Nucléaire - Dukovany : un nouveau réacteur pour une plus grande indépendance énergétique tchèque
Les trois sociétés candidates à la construction d’un nouveau réacteur à la centrale nucléaire de Dukovany, parmi lesquels les Français d’EDF, ont soumis leur offre formelle au groupe énergétique ČEZ, mardi, faisant ainsi entrer le choix par le gouvernement du fournisseur du plus grand projet industriel dans l’histoire moderne de la Tchéquie dans sa dernière ligne droite. À terme, l’objectif est de faire passer la part du nucléaire dans la production d’électricité en Tchéquie à quelque 60 %.
Outre Électricité de France, seul participant européen à l’appel d’offres, les deux autres candidats sont les groupes sud-coréen KHNP et américain Westinghouse. Tous les trois ont également remis une proposition indicative pour la réalisation de trois réacteurs supplémentaires répartis sur les sites de Dukovany et de Temelín, les deux centrales existantes en Tchéquie. Encore du domaine de l’hypothèse, la construction de ces trois autres unités s’inscrirait dans le cadre plus vaste du projet d’extension future du parc nucléaire tchèque.
En attendant, c’est donc d’abord d’un nouvau réacteur pour la centrale de Dukovany, qui en compte actuellement quatre hérités de l’époque soviétique dans les années 1980, dont il est question. Un projet déjà relativement ancien, puisqu’il en est question depuis plusieurs années, mais aussi pharaonique à l’échelle tchèque. Et ce notamment en raison de son prix, particulièrement difficile à évaluer dans la conjoncture actuelle mais qui, chose d’ores et déjà acquise, sera au bout du compte bien supérieur à la dernière estimation de 160 milliards de couronnes (6,5 milliards d’euros) faite par le ministère de l’Industrie en 2020.

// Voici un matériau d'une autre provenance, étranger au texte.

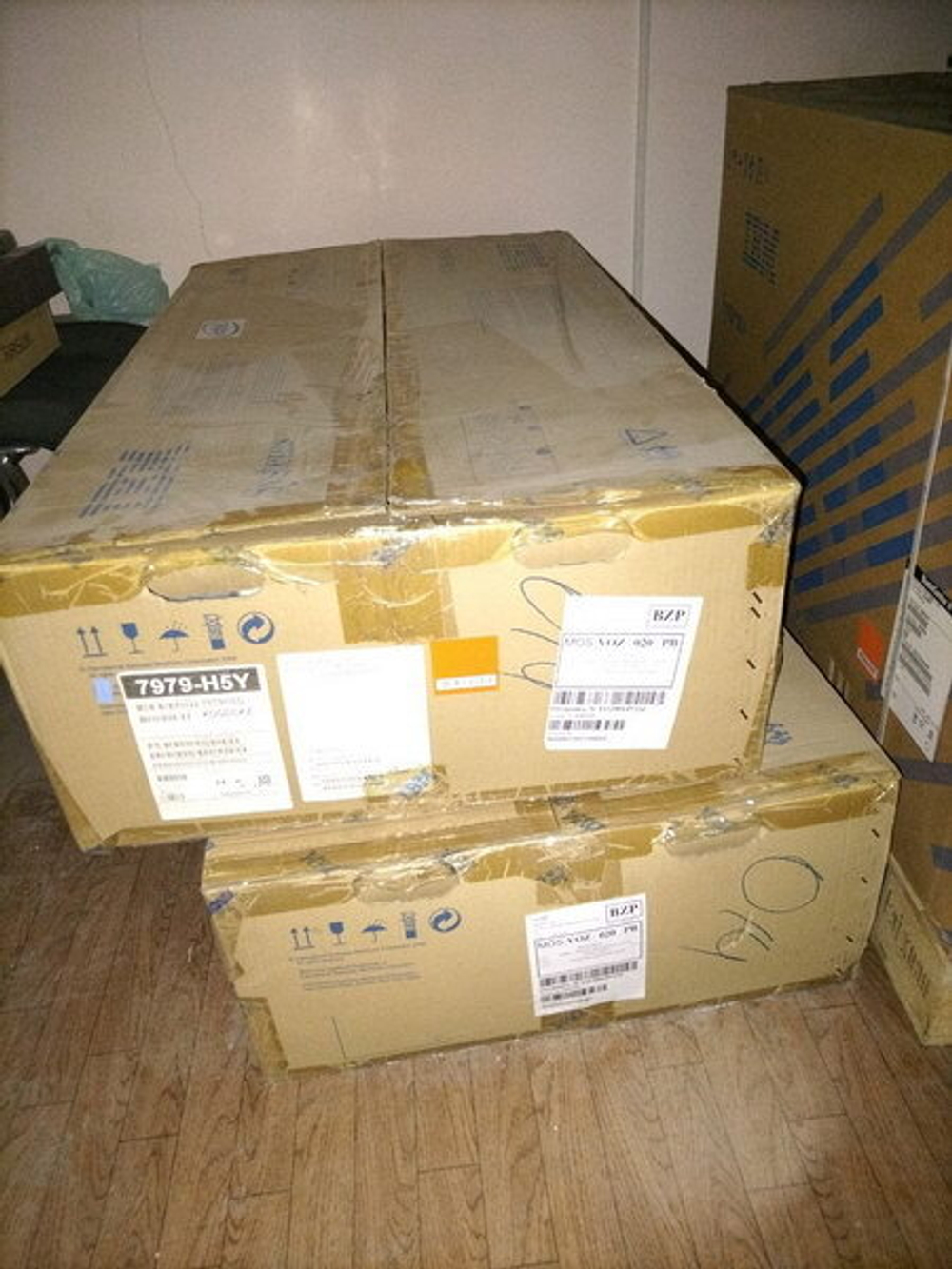 Cервер IBM Server System x3650 3.2GHz 4MB 1G 0HDD 3 (1 x DC Xeon 3.20, 1024MB, Int. SAS Controller, 2U Rack) MTM 7979-H5G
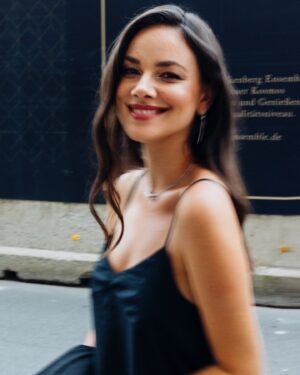 Janina Uhse Instagram - Hi @filmfestmunich 🎞️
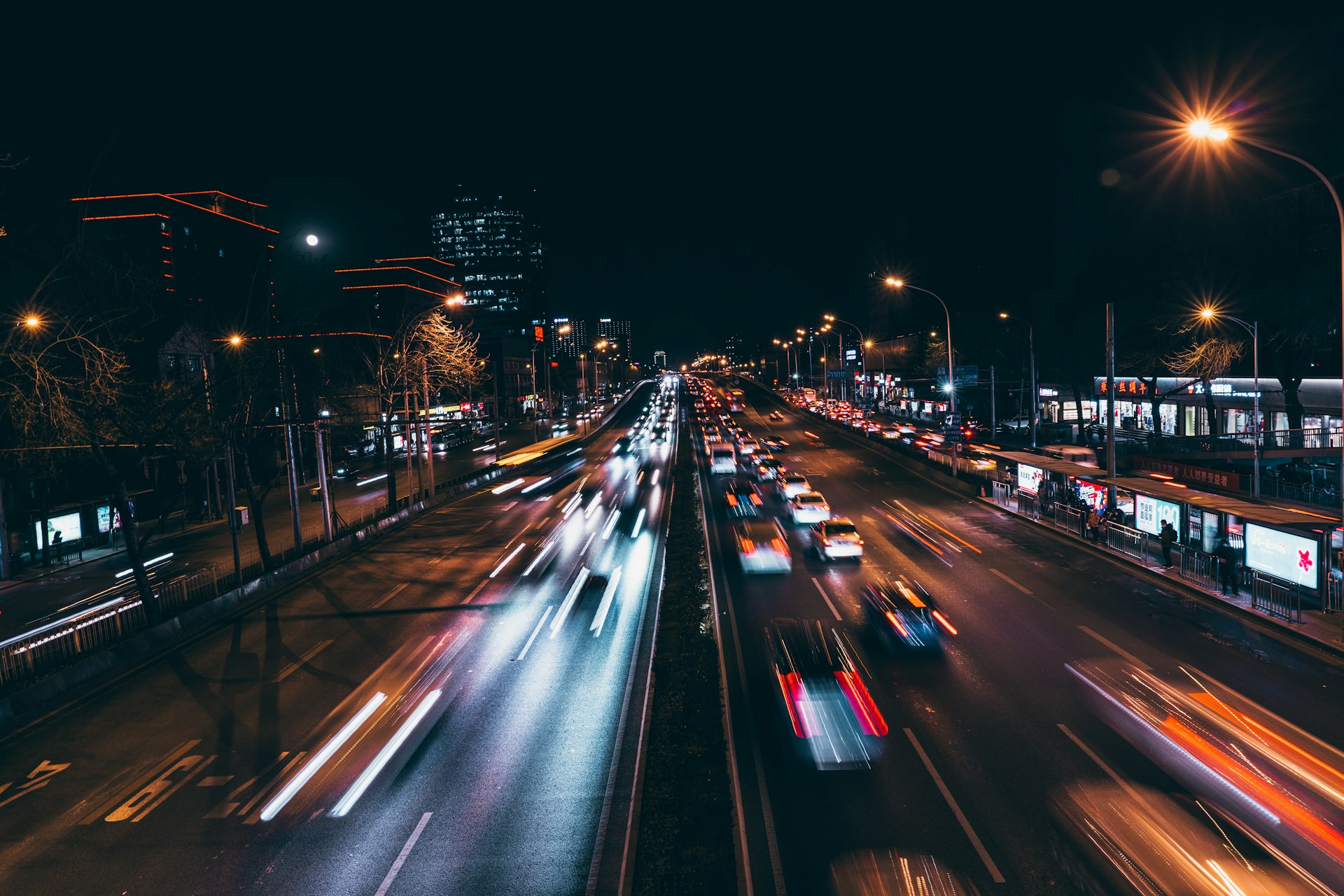 Tráfico intenso por la noche | Fuente: Unsplash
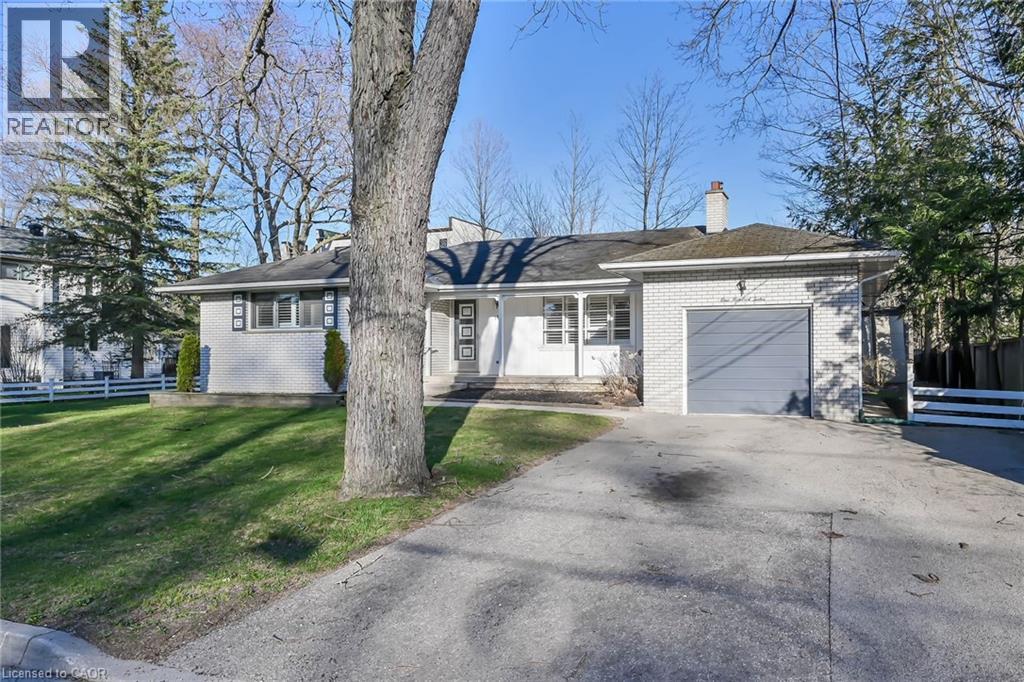 112 ACADEMY Street, Ancaster, Ontario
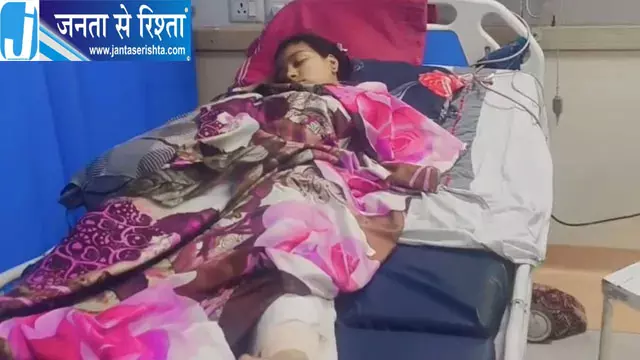 बेटी घायल पिता का आरोप आरोपी खोजने के बजाय हमसे मांग रहे बाइक नंबर बेटी घायल पिता का आरोप आरोपी खोजने के बजाय हमसे मांग रहे बाइक नंबर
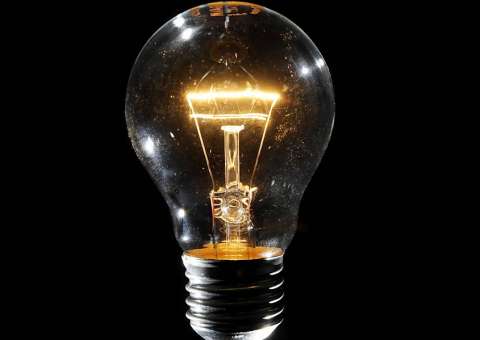 Aneel manda Amazonas Distribuidora  a descontar 5,05% na fatura de luz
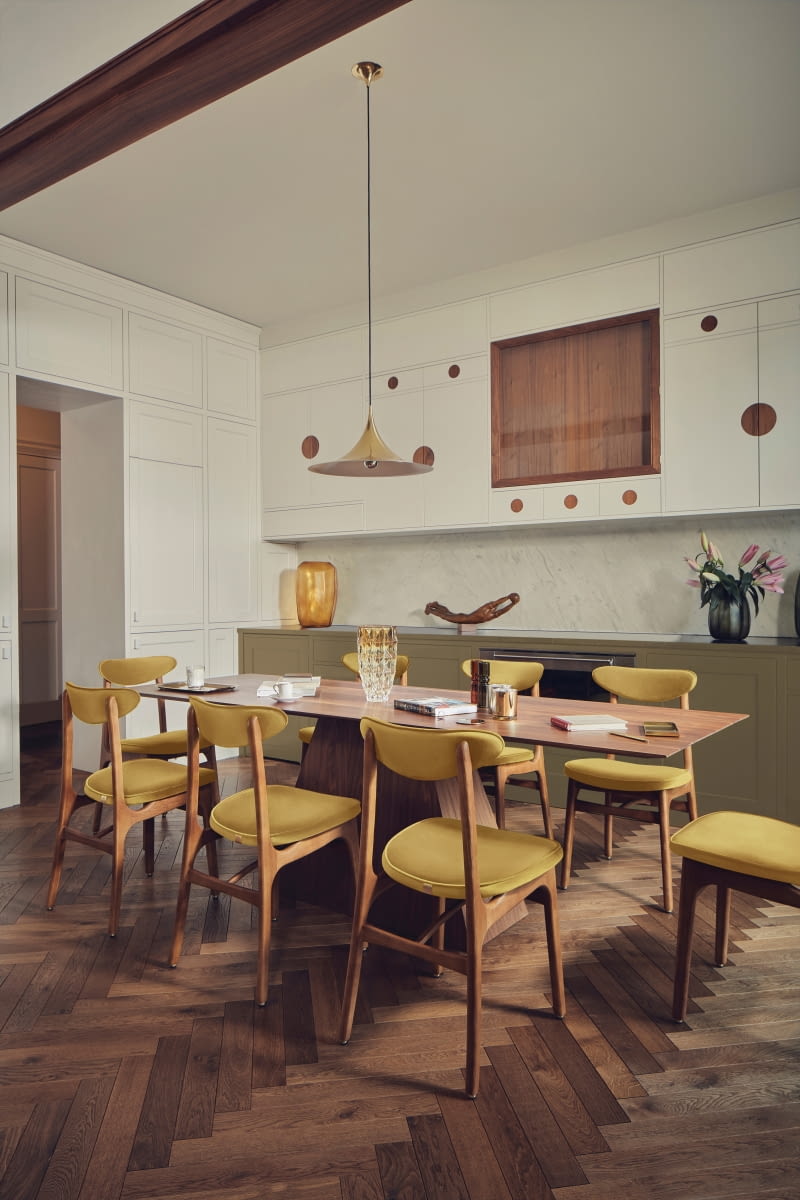 Krzesło 200-190 w tkaninie Shine Velvet Mustard. Zarówno oryginał, jak i reedycja łączy elegancję estetyki art déco z oszczędną formą duńskiego wzornictwa, 1690 zł.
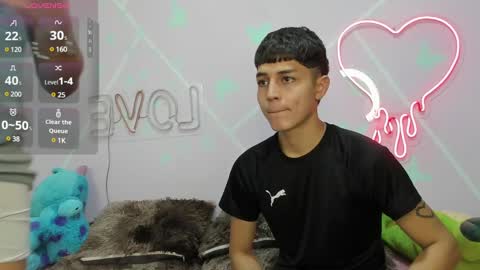 Snapshot of stiven_twinkboy chatting on 02.26.25 Bryan Stiven online show from 02.26.25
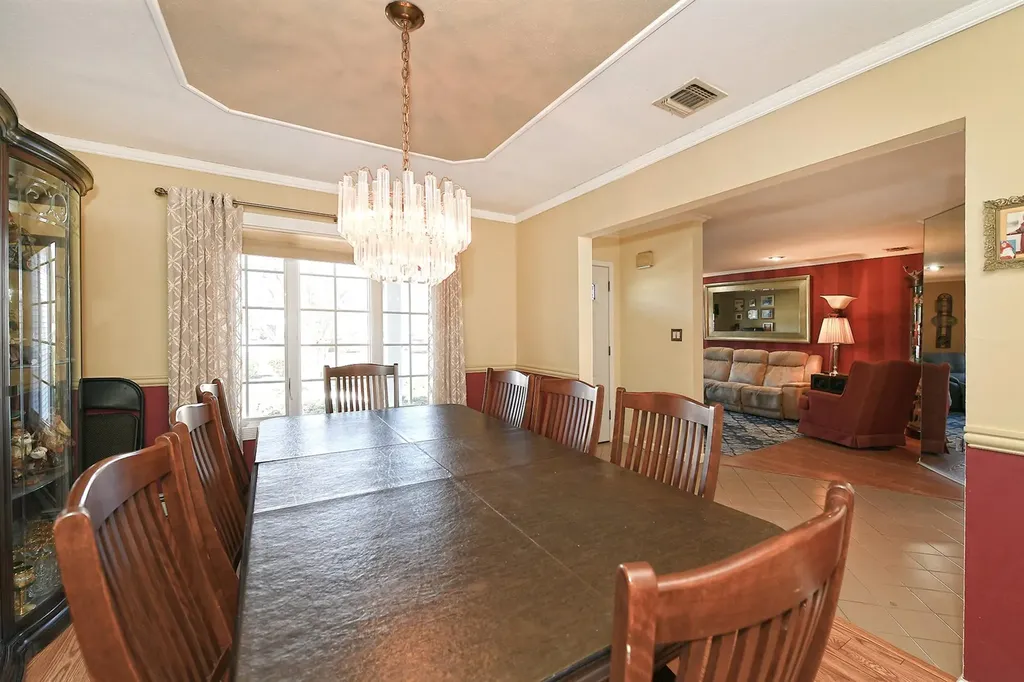31 Timber Ridge Drive Commack NY 11725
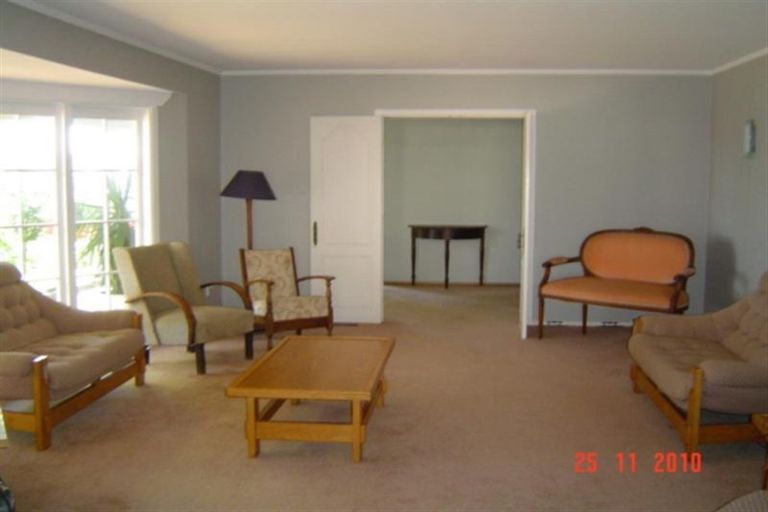 Photo of property in 76a Mangorei Road, Strandon, New Plymouth, 4312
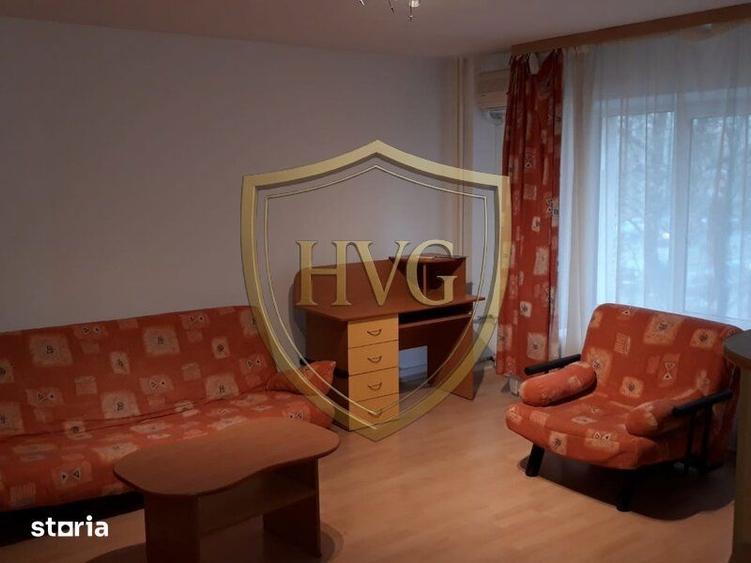 Apartament cu 2 camere, mobilat în Decebal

ČEZ, qui s’appuiera pour cela sur l’analyse de quelque 280 experts, va désormais évaluer les différentes offres qui lui ont été remises avant son soumettre le rapport d’évaluation au gouvernement pour approbation finale. Selon le calendrier, les différents contrats avec le candidat retenu, qui porteront tout à la fois sur la fourniture d’un service d’ingénierie, d’achat, de construction et de mise en service ou encore d’assemblages combustibles, devraient être signés dans le courant de l’année prochaine. Le nouveau réacteur devrait être achevé et mis en service à l’horizon 2036, au bout de travaux dont le lancement est, lui, prévu en 2029.
Comme l’a rappelé, mardi, le ministre de l’Industrie et du Commerce, Josef Síkela, si le projet, qui représente l’investissement le plus important dans l’histoire du pays, sera donc réalisé avec un maître d’œuvre étranger, celui-ci a été chargé de veiller à intégrer autant que faire se peut l’ensemble de sa réalisation dans le tissu industriel local :
« Le prix est bien évidemment un paramètre très important à nos yeux mais il ne peut pas être le seul. Bien que cela ne soit pas une condition de cet appel d’offres, nous avons beaucoup insisté sur le fait que nous serons très attentifs à la participation de l’industrie tchèque. »
Concrètement, cette implication des entreprises tchèques sous-traitantes devrait être de l’ordre d’au moins 60 %. Directeur de la branche tchèque d’EDF, qui a formulé une offre allant de la conception à l’appui technique dans la phase d’exploitaion en passant par la formation du personnel, Roman Zdebor se dit bien évidemment convaincu que la proposition française de partenariat est parfaitement adaptée aux besoins tchèques :
« Le plus grand avantage de notre offre est que nous proposons un projet entièrement intégré sur les différents volets demandés, qui sera localisé en Europe. C’est donc un projet certifié qui repose sur une forte implication de la chaîne d’approvisionnement tchèque. »
Le plan d’extennsion de la centrale de Dukovany, que l’actuel Premier ministre Petr Fiala a qualifié de « projet clé » pour l’autosuffisance énergétique et la sécurité du pays, a été inclus dans la Conception énergétique de l’État, dont une version actualisée avait été approuvée par le gouvernement dirigé par Bohuslav Sobotka en 2015. Le document, qui vise notamment à un modèle énergétique faiblement carboné, prévoit que « l’énergie nucléaire devienne la principale source d’électricité en République tchèque dans les prochaines décennies ».
Actuellement, le nucléaire dans le bouquet énergétique tchèque représente près d’un tiers de la production électrique nationale (37 % en 2022, contre 48 % pour le charbon) avec six réacteurs répartis sur deux centrales pour une production annuelle d’environ 30 TWh.
Au cours de la prochaine décennie, le plan climat-énergie, qui a été récemment approuvé par le gouvernement, prévoit la construction de nouvelles unités nucléaires, ce qui devrait progressivement porter la part de l’énergie nucléaire à 60 %.